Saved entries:

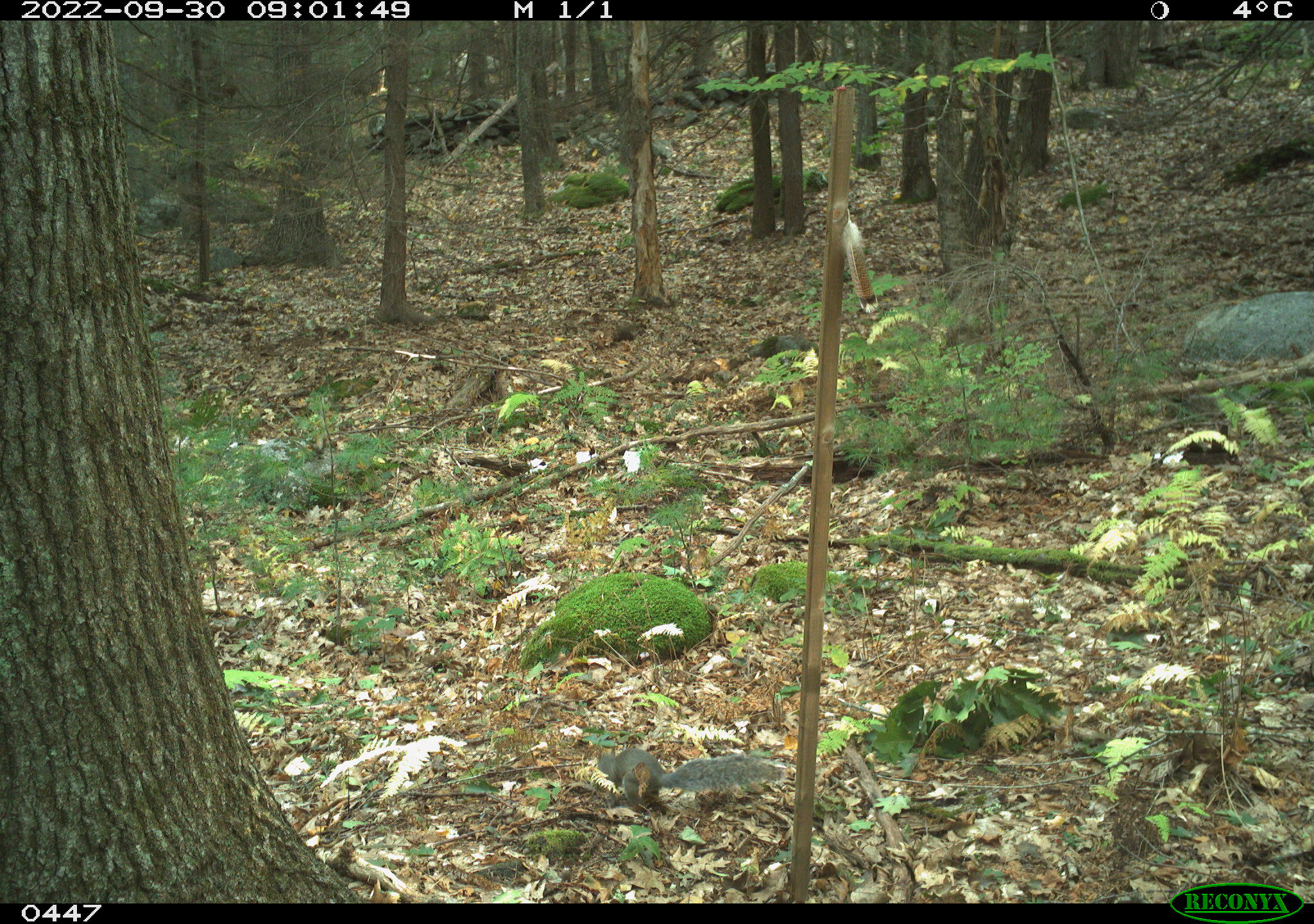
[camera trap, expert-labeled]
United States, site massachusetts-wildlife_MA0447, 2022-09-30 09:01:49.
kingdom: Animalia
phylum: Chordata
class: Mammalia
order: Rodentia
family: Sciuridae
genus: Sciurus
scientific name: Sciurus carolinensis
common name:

• _Exercise prompt_
Leave every picture out. Retype the remaining data exactly.

• _Solution to the exercise_
[camera trap, expert-labeled]
United States, site massachusetts-wildlife_MA0447, 2022-09-30 09:01:49.
kingdom: Animalia
phylum: Chordata
class: Mammalia
order: Rodentia
family: Sciuridae
genus: Sciurus
scientific name: Sciurus carolinensis
common name:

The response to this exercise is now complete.